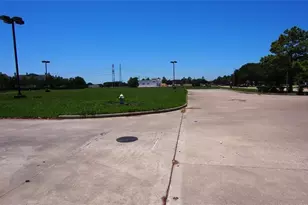 0 Westheimer Pkwy, Katy, TX 77450 - Photo 1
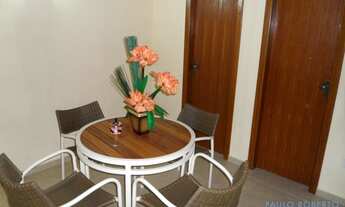 Imagem 7: SOBRADO - MOOCA - SP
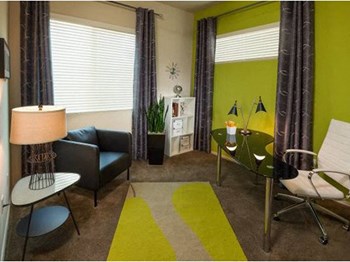900 S. Alma School Road 1-3 Beds Apartment for Rent - Photo Gallery 6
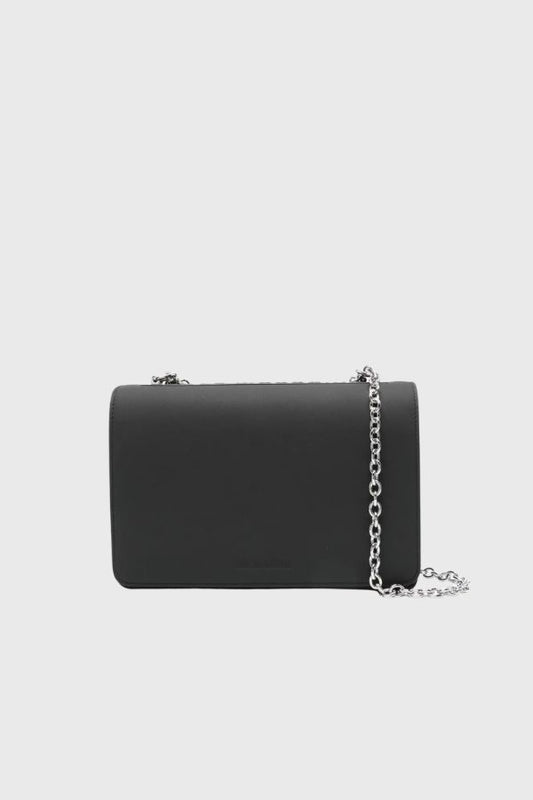 Love Moschino Bag  JC4288PP1NL
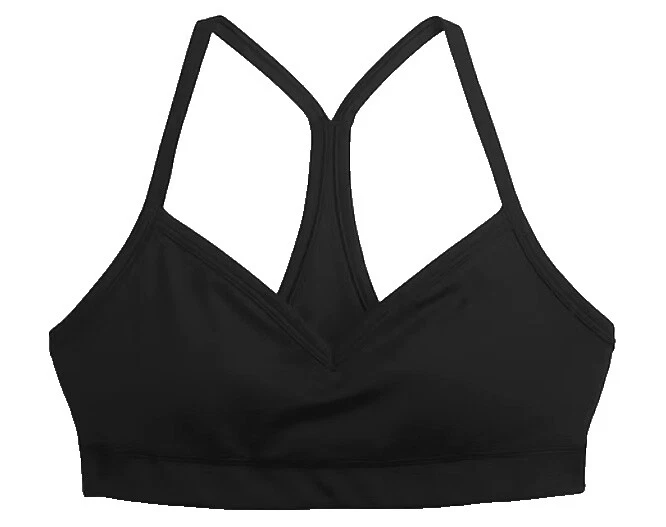 Gap Polyester Sports Bras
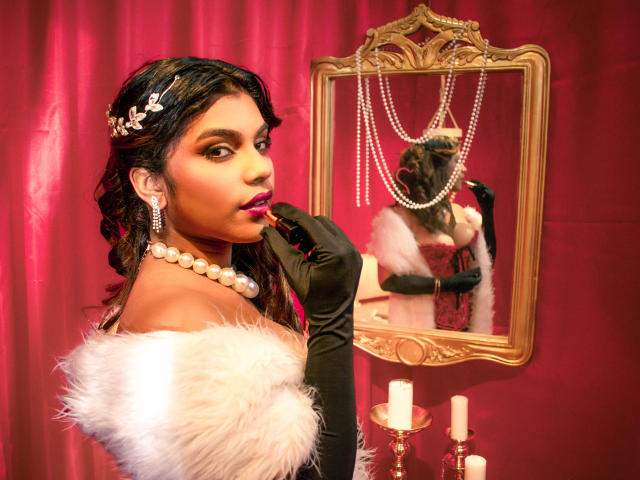 AmyEvansX - Camera khiêu dâm &amp; quyến rũ trực tiếp - 28666172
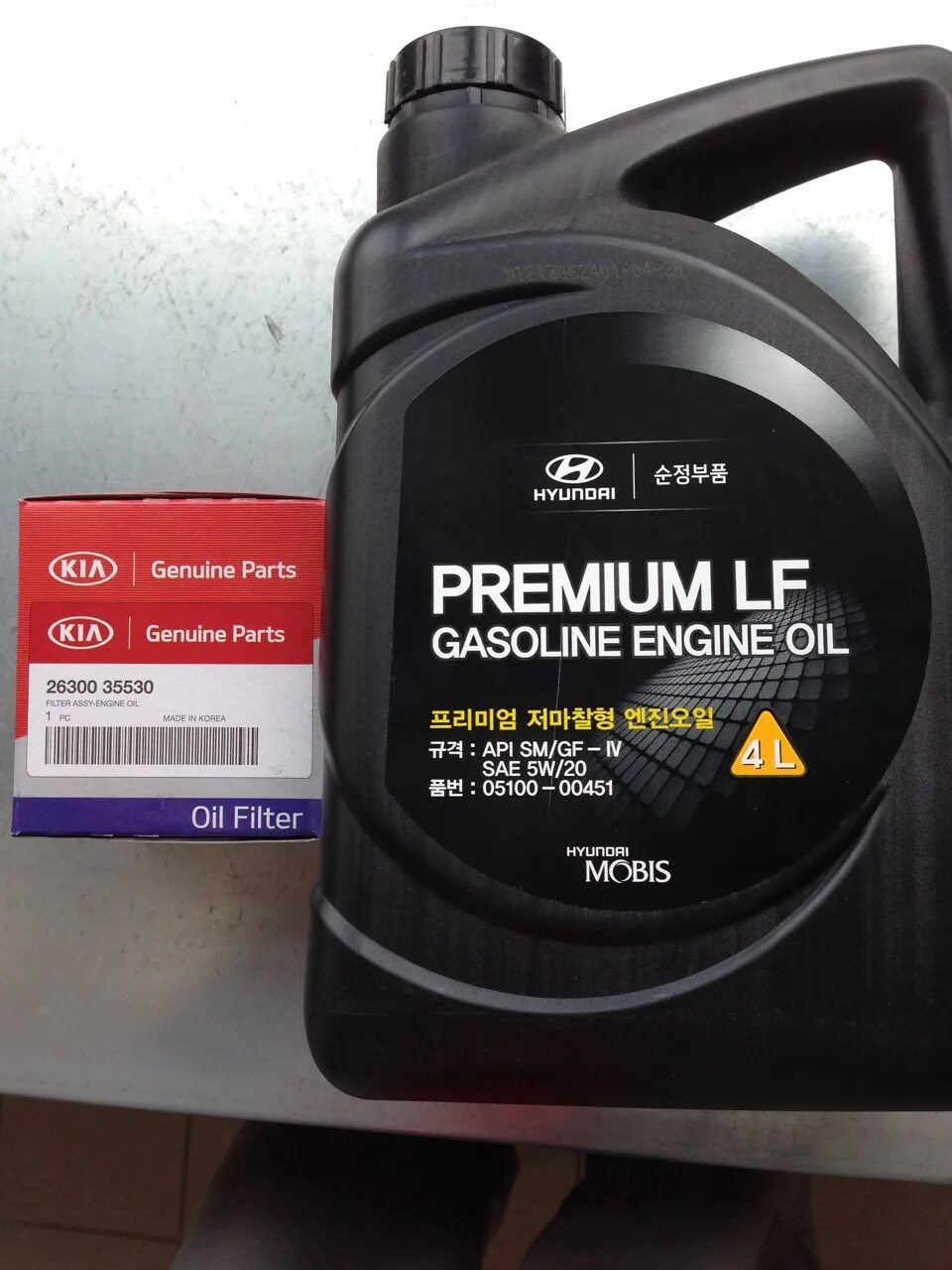 6 оригинальное. 6. оригинальное масло солярис 1. оригинальное масло киа рио 3 1. 6 оригинал.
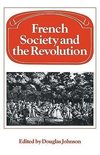 French Society and the Revolution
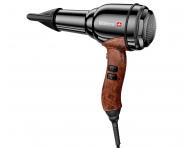 Profesjonalna suszarka do w�os�w Valera Professional Swiss Steel Master Digital - 2200 W - czarna chromowa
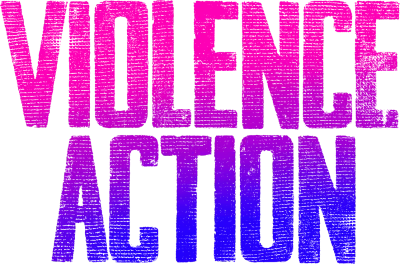 The Violence Action streaming The Violence Action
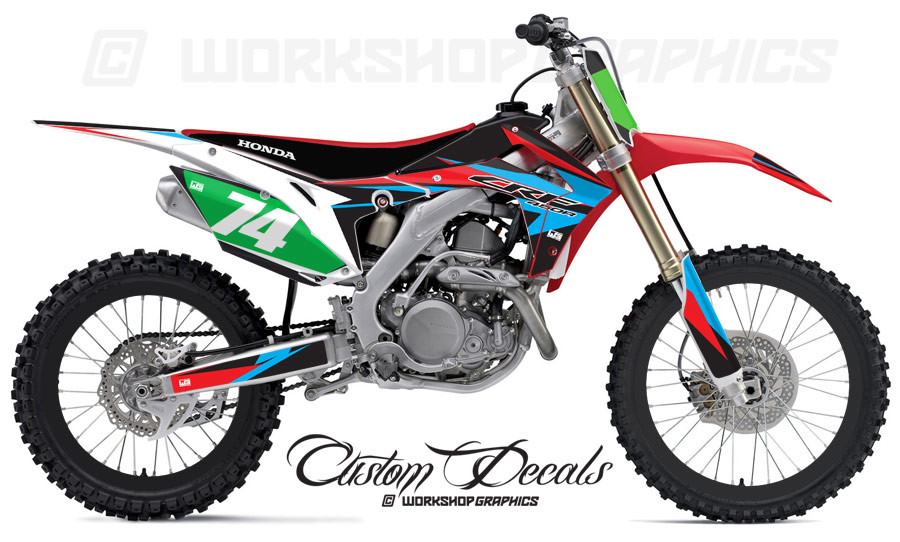 2013-Honda-CRF450R_4Fifty_Blue.jpg 2013-Honda-CRF450R_4Fifty_Blue.jpg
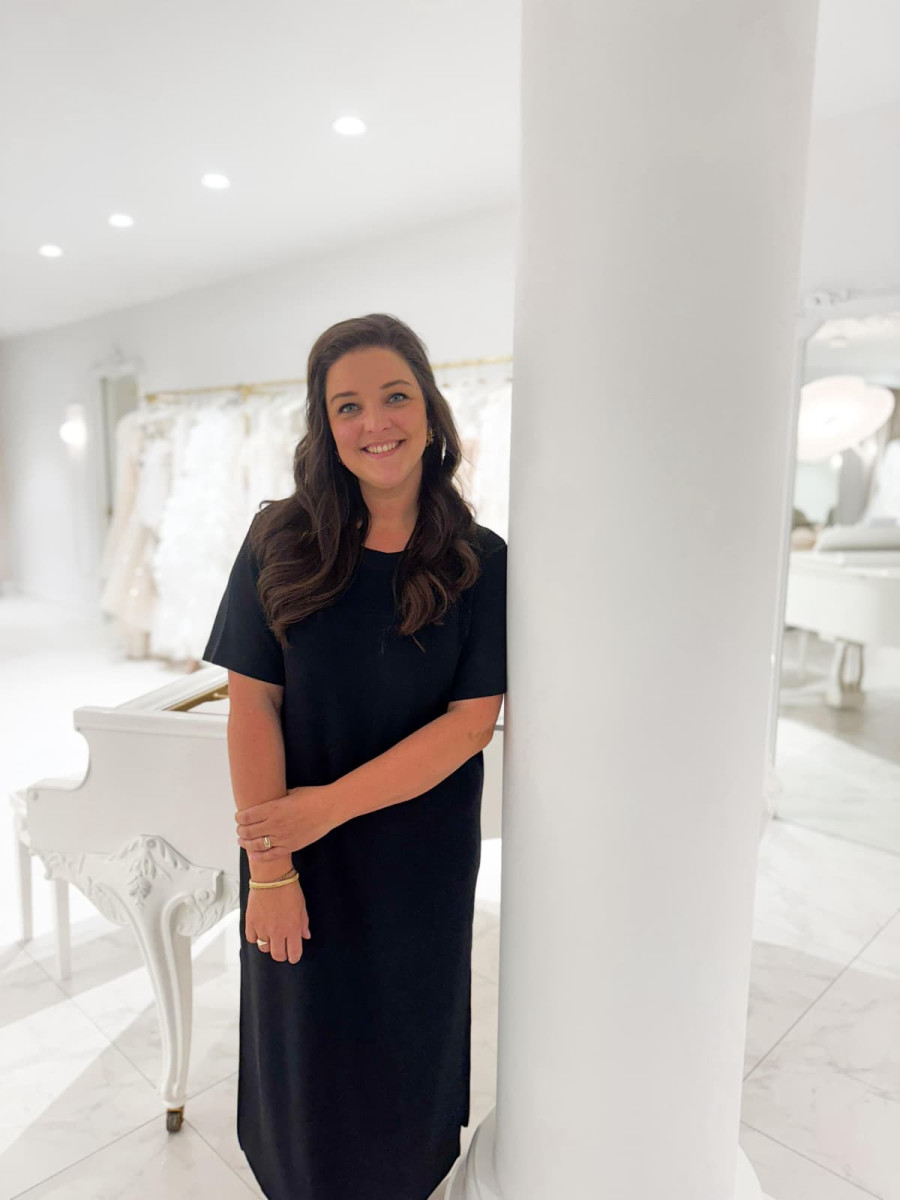 trouwambtenaar-Helmond-Anouk-van-den-Eijnden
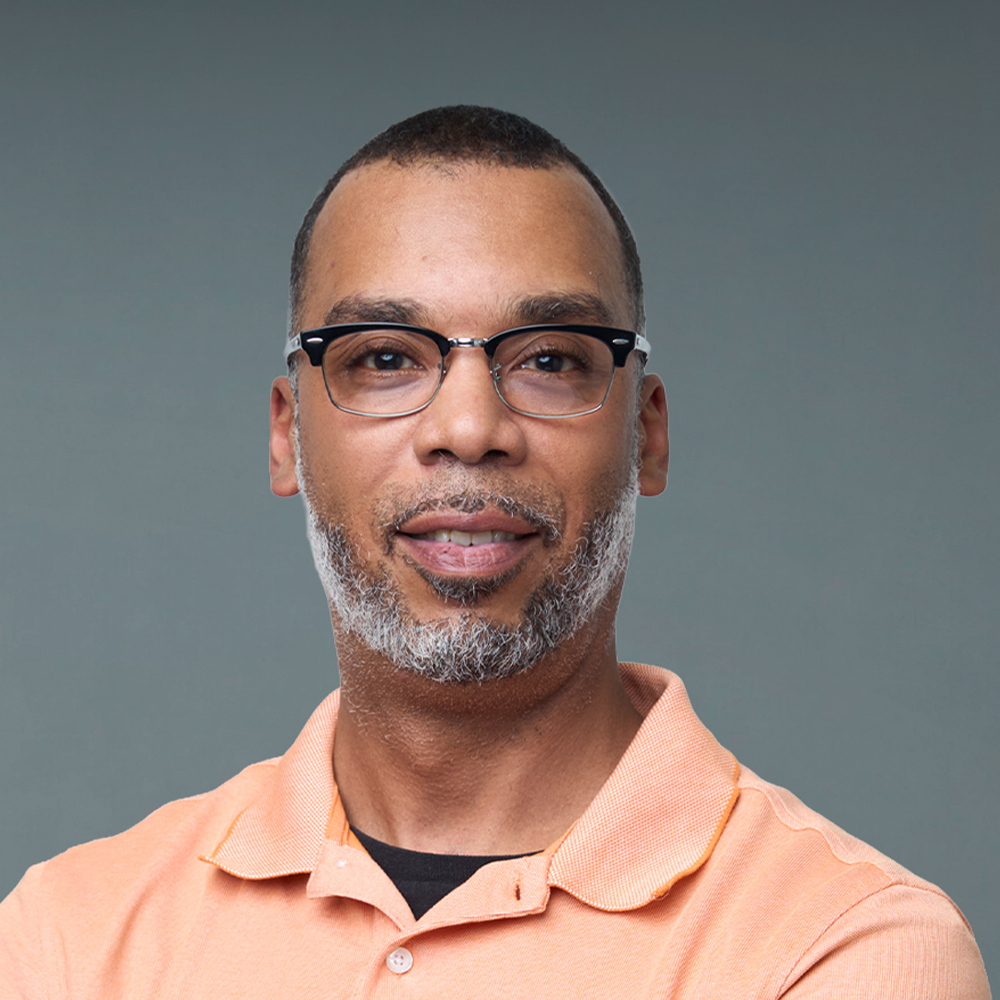 James Murrell,PT, DPT. Physical Therapy, Orthopedic Physical Therapy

◆ ◆ ◆ ◆

Directions for this task >> With the pictures set aside, please write out all of the records above exactly.

Result of this exercise >>
 0 Westheimer Pkwy, Katy, TX 77450 - Photo 1
 Imagem 7: SOBRADO - MOOCA - SP
900 S. Alma School Road 1-3 Beds Apartment for Rent - Photo Gallery 6
 Love Moschino Bag  JC4288PP1NL
 Gap Polyester Sports Bras
 AmyEvansX - Camera khiêu dâm &amp; quyến rũ trực tiếp - 28666172
 6 оригинальное. 6. оригинальное масло солярис 1. оригинальное масло киа рио 3 1. 6 оригинал.
 French Society and the Revolution
 Profesjonalna suszarka do w�os�w Valera Professional Swiss Steel Master Digital - 2200 W - czarna chromowa
 The Violence Action streaming The Violence Action
 2013-Honda-CRF450R_4Fifty_Blue.jpg 2013-Honda-CRF450R_4Fifty_Blue.jpg
 trouwambtenaar-Helmond-Anouk-van-den-Eijnden
 James Murrell,PT, DPT. Physical Therapy, Orthopedic Physical Therapy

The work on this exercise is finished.